Knox County conducted an internal audit into the embattled criminal court clerk's office.
The clerk's office has been the focus of several problems in the last year. A WBIR 10News investigation revealed a myriad of mistakes and incorrect paperwork that led to the wrongful arrests of dozens of people.
The audit found that Knox County needed to improve their record keeping, training, internal processes, and accuracy.
The audit included responses from the five departments involved, including the troubled office of the criminal court clerk and Joy McCroskey. The center of that 10News investigation.
In her response she wrote "I don't know how much I can accomplish with only two weeks until retirement, but hopefully my successor will continue to move these offices forward."
In two weeks time criminal court clerk elect Mike Hammond will be in Joy's shoes.

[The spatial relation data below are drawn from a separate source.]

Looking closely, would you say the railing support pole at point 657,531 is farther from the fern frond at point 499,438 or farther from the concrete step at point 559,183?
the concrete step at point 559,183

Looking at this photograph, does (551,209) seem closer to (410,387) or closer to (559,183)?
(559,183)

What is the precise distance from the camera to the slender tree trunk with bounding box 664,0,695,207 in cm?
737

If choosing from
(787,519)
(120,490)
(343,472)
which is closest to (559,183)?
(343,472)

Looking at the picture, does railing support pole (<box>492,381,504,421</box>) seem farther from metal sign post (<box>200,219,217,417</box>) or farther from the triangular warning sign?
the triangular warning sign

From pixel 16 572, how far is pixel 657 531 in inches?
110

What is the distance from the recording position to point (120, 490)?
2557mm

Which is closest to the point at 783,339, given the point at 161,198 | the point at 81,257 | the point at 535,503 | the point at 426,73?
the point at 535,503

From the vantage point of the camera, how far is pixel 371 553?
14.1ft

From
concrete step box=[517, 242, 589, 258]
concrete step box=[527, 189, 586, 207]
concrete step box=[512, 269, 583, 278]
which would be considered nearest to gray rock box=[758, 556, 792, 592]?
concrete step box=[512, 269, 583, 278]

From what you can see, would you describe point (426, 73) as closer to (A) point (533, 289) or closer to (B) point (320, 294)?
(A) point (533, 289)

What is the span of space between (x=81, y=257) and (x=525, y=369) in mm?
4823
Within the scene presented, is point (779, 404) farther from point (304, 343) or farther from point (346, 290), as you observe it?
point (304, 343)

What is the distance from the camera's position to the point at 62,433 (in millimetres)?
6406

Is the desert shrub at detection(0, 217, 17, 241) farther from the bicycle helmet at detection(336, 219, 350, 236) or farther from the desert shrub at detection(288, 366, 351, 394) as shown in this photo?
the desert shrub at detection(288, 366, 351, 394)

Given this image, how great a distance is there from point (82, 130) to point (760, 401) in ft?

"When I started finding out that people were being wrongfully arrested, I started hearing about issues in the office. And the more I have delve into it, the more issues I have come across. So that's why I ran. To fix it. I went to the public and said give me a chance. They gave me that chance and we're going to fix it," said Hammond.
He said he is working the the IT department and other experts to see what software upgrades the department needs.
"We need to be able to find records. Some of the employees are telling me that things were misfiled or are lost. And they have spent days, even weeks in some instances, just to try and find important court documents," said Hammond.
The county is bringing in more staffing to the internal audit, hoping to check in more frequently.
"To have a better more functional internal audit will prevent some of these things from happening in the long run," said county commission hair Brad Anders.
Hammond will hold the spot of Criminal Court Clerk starting September 2nd.